463 Background: Enfortumab vedotin (EV) is an antibody-drug conjugate (ADC) targeting Nectin-4 (encoded by the PVRL4/NECTIN4 gene ) approved for treatment-refractory metastatic urothelial cancer. Factors that mediate sensitivity or resistance to EV are unknown. In the present study, we sought to 1) examine heterogeneity of NECTIN4 gene expression across molecular subtypes of bladder cancer and 2) determine if Nectin-4 expression mediates EV sensitivity or resistance. Methods: NECTIN4 expression data from seven muscle-invasive bladder cancer clinical cohorts (n = 1912 total patients) were used to compare relative NECTIN4 expression across molecular subtypes. The outcome of the gene expression analysis was relative NECTIN4 expression in the consensus molecular subtypes of bladder cancer. Expression of NECTIN4 was validated in multiple bladder cancer cell lines. NECTIN4 was stably over-expressed or knocked down in basal (TCCSUP and UMUC-3) and luminal (HT-1376, HT-1197 and UMUC-9) bladder cancer cell lines, respectively, and EV dose-response assays were performed, as measured by cell proliferation and clonogenic assays. Results: NECTIN4 expression is heterogenous across molecular subtypes of bladder cancer and significantly enriched in luminal subtypes (p < 0.001). NECTIN4 expression is positively correlated with the luminal markers GATA3, FOXA1, and PPARG across cohorts (Spearman’s rank correlation r = 0.57, p < 0.0001 for GATA3, r = 0.37, p < 0.0001 for FOXA1, and r = 0.56, p < 0.0001 for PPARG). NECTIN4 expression is both necessary and sufficient for EV sensitivity in luminal and basal subtypes of urothelial bladder cancer cells.
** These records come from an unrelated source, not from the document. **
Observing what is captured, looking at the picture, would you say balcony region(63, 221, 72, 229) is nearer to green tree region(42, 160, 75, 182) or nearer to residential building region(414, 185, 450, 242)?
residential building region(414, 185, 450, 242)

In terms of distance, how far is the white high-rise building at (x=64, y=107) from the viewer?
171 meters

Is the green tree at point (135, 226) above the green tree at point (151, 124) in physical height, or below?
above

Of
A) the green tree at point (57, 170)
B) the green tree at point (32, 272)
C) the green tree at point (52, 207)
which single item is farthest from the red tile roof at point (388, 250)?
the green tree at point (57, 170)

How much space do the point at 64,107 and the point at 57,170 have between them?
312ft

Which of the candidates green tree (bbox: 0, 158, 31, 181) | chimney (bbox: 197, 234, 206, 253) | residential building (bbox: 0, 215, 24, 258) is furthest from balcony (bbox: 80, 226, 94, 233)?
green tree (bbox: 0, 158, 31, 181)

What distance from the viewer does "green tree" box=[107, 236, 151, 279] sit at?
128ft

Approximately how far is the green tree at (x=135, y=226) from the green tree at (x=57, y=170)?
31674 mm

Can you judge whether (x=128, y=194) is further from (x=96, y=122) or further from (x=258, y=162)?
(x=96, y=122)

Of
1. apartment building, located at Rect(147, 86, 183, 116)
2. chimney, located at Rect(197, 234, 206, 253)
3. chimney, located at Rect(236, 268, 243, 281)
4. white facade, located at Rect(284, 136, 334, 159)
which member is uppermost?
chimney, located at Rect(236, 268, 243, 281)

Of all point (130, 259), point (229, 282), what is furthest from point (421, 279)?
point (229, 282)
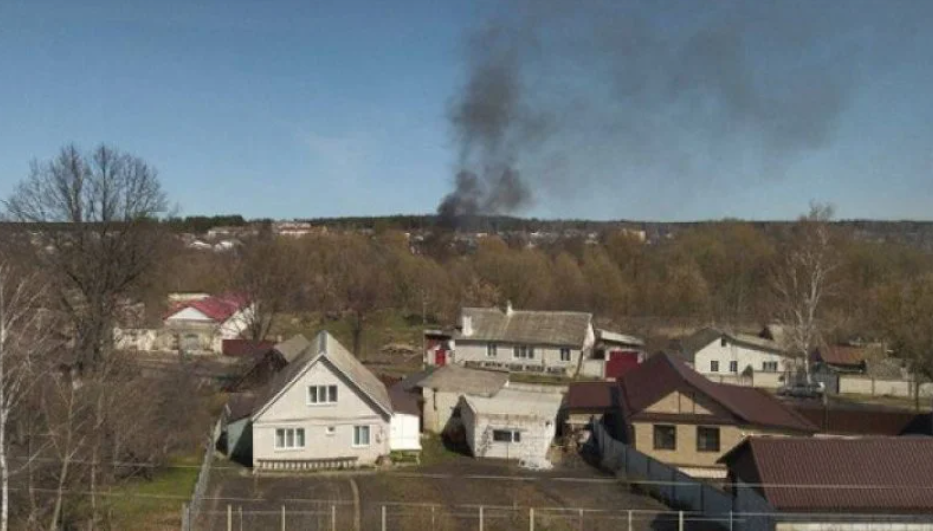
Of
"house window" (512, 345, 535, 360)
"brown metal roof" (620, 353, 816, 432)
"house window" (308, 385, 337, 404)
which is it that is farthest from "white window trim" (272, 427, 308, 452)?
"house window" (512, 345, 535, 360)

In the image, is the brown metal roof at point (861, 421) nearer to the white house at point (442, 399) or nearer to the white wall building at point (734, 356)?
the white house at point (442, 399)

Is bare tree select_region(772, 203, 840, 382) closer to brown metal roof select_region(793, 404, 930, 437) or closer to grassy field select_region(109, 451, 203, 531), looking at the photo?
brown metal roof select_region(793, 404, 930, 437)

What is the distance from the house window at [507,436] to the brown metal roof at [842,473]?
29.9 ft

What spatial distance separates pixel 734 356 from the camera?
149ft

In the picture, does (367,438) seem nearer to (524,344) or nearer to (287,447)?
(287,447)

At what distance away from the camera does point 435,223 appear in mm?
98750

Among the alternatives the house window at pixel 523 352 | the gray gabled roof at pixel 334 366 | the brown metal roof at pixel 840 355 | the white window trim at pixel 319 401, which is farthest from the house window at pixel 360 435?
the brown metal roof at pixel 840 355

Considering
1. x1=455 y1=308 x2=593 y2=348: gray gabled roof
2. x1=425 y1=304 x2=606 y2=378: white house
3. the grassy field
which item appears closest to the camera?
the grassy field

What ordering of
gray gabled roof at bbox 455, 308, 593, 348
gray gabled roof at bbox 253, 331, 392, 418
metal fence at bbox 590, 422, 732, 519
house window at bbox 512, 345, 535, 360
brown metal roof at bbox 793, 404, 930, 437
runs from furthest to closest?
1. house window at bbox 512, 345, 535, 360
2. gray gabled roof at bbox 455, 308, 593, 348
3. brown metal roof at bbox 793, 404, 930, 437
4. gray gabled roof at bbox 253, 331, 392, 418
5. metal fence at bbox 590, 422, 732, 519

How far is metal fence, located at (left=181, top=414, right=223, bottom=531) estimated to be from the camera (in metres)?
16.4

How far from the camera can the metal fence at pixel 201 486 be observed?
16.4 metres

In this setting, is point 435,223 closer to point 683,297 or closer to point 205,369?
point 683,297

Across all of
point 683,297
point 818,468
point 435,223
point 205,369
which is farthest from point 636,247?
point 818,468

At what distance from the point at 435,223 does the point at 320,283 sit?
3106 centimetres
Downregulation of NECTIN4 led to EV resistance, and EV-resistant cell lines expressed decreased levels of Nectin-4. Conclusions: Results of this pre-clinical study suggest that sensitivity to EV is mediated by expression of NECTIN4, which is significantly enriched in luminal subtypes of bladder cancer. Downregulation of NECTIN4 leads to resistance to EV. These findings have implications for biomarker development, patient selection and the inclusion of molecular subtyping in ongoing and future EV clinical trials. Further investigation into Nectin-4 loss as a mechanism of resistance in patients treated on EV is warranted.